— Вы в данный момент откуда прибыли? — спросил он с достоинством.
— Из Великобритании, — с достоинством ответил мистер Хеннинг, и чуть улыбнулся.
Блондин рассмотрел печати на паспорте мистера Хеннинга.
Убедившись, что прононс у Хеннинга «транс-атлантический», блондин приметно просветлел.
— А помимо Великобритании где-то еще побывали в этот раз?
— Да, конечно.
— Где же?
— В Швеции и в Германии.
Серые глаза тепло посмотрели на Хеннинга.
— Добро пожаловать домой, — сказал блондин, отдавая Хеннингу паспорт.
Пройдя после этого официальный таможенный контроль и получив с конвейера свой чемодан, Хеннинг легким беззаботным шагом прошел к стоянке такси. Толстый черный таксист нехотя вылез из-за руля и открыл багажник.

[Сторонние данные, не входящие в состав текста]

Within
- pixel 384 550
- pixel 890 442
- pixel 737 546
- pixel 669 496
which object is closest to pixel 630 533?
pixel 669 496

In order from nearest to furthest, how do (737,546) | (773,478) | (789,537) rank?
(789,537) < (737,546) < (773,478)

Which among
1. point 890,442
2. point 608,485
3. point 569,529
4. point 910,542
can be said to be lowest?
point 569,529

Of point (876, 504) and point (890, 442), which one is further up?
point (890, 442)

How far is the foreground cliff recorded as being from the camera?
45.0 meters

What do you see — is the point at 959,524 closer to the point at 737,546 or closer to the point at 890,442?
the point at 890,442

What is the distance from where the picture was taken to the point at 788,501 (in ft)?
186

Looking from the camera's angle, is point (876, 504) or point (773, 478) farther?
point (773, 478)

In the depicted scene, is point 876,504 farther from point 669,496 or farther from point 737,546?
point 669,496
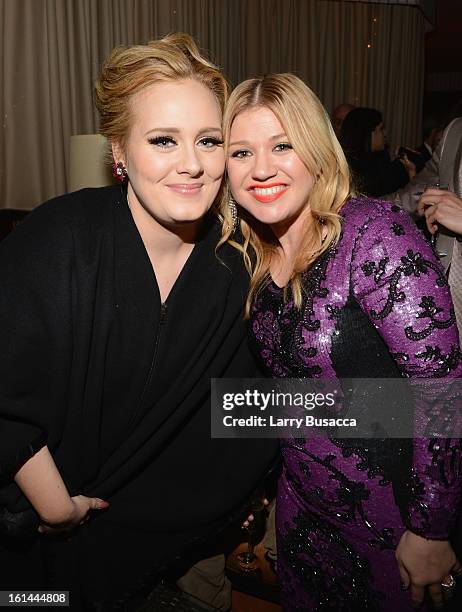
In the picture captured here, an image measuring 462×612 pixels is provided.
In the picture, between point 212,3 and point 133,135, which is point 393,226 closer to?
point 133,135

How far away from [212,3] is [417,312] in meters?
4.19

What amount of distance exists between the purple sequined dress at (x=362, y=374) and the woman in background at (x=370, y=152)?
7.06ft

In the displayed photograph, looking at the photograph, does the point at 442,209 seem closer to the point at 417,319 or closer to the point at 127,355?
the point at 417,319

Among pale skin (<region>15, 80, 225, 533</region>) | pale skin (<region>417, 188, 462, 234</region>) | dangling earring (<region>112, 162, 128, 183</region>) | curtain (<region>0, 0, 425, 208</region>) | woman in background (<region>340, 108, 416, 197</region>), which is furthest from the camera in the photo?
curtain (<region>0, 0, 425, 208</region>)

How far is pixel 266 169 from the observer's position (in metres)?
1.29

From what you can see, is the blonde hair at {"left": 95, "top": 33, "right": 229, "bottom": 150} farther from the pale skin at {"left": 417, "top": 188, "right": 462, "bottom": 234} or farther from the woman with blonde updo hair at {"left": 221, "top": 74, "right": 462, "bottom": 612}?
the pale skin at {"left": 417, "top": 188, "right": 462, "bottom": 234}

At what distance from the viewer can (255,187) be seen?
52.8 inches

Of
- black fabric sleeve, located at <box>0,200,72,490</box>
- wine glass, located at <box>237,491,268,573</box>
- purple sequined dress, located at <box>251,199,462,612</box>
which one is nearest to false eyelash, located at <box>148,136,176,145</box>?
black fabric sleeve, located at <box>0,200,72,490</box>

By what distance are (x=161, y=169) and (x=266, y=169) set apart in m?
0.23

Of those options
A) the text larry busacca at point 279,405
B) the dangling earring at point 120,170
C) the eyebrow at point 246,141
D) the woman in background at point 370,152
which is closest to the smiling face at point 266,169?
the eyebrow at point 246,141

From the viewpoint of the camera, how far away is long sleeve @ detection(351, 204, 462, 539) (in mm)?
1134

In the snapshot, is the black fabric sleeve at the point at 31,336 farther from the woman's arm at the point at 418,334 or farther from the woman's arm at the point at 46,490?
the woman's arm at the point at 418,334

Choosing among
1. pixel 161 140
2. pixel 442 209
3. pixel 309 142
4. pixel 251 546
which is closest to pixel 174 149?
pixel 161 140

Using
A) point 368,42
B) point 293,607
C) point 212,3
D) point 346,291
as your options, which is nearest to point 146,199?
point 346,291
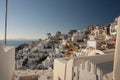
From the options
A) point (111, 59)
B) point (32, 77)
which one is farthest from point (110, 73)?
point (32, 77)

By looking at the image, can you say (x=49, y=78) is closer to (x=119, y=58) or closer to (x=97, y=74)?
(x=97, y=74)

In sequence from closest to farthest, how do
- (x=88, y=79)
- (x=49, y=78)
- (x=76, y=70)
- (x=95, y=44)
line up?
(x=88, y=79) < (x=76, y=70) < (x=49, y=78) < (x=95, y=44)

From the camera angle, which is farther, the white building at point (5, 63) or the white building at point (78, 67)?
the white building at point (78, 67)

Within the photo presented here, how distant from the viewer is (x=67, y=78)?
10.1m

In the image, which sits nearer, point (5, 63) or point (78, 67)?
point (5, 63)

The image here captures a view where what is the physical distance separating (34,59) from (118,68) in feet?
128

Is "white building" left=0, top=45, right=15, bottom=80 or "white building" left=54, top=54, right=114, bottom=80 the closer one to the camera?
"white building" left=0, top=45, right=15, bottom=80

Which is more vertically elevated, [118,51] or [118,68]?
[118,51]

— Куда едем, брат? — спросил он лениво.
— Верди Сквер.
— Это где?
— Семьдесят Вторая и Амстердам.
— Ясно. Через Баттери-тоннель поедем?
— Нет. Через мост Квинсборо.
— Через Трайборо быстрее.
— Это так кажется. Не обращайте внимания.
— Там пробки.
— Везде пробки. Не волнуйтесь, я дам на чай. Много.
У Сквера Верди Хеннинг зашел в бар и, втиснувшись вместе с чемоданом в туалет и заперев дверь, быстро переоделся в джинсы, кроссовки, свитер, и спортивную куртку. Костюм, пальто, и ботинки он пихнул в чемодан.

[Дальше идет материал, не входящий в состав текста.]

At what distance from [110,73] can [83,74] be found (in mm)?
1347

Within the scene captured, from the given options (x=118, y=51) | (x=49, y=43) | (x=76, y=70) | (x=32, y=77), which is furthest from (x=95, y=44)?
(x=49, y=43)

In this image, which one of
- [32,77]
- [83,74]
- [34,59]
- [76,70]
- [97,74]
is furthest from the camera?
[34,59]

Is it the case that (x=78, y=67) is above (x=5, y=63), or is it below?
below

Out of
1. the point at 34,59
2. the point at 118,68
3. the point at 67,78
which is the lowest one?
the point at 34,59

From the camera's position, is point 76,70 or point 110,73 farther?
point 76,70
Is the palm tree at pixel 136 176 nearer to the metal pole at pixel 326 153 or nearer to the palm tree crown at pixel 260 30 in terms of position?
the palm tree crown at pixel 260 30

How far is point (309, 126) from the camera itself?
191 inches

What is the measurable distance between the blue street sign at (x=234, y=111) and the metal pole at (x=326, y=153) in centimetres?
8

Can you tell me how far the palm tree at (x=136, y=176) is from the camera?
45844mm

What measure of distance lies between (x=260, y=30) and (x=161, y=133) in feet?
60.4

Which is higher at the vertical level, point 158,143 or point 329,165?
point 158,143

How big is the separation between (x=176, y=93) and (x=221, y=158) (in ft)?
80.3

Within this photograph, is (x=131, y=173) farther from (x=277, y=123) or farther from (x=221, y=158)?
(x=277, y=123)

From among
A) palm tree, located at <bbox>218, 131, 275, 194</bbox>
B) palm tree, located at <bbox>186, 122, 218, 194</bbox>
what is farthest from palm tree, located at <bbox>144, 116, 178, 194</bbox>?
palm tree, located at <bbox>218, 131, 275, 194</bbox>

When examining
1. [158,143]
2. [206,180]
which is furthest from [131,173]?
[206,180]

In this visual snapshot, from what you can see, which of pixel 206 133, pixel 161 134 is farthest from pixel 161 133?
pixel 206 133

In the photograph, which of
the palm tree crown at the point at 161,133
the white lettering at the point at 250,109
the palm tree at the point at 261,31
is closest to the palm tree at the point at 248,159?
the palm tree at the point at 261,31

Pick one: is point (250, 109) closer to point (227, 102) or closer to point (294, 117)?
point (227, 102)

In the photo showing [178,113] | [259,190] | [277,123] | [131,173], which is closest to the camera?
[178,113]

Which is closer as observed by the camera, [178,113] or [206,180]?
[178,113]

Зайдя в знакомую, «французским способом», химчистку и подозвав одного из китайских служащих, он отдал ему чемодан на хранение до завтра. И сунул служащему двадцатку. Можно было оставить чемодан в автоматической камере хранения на автовокзале или на Пенн Стейшн, но камеры эти, показанные во всех голливудских боевиках, находятся под пристальным вниманием нью-йоркской полиции, что Хеннингу было совершенно ни к чему. Пусть их Голливуд развлекает, полицейских.
Он позвонил Хьюзу, и Хьюз, оказавшийся в неурочный час дома, вышел на Бродвей и встретил Хеннинга в забегаловке, специализирующейся на бубликах с рыбой и кофе. Одет он был в псевдо-богемного покроя неделовой костюм — ни дать не взять новое поколение профессуры Колумбийского Университета.
Оба купили себе кофе, сели за столик у окна.
— Как человек слова, — сказал Хеннинг, — я готов исполнить вашу просьбу.
— Russian or English? — по старой памяти спросил Хьюз.
— Давайте по-русски. Смешнее.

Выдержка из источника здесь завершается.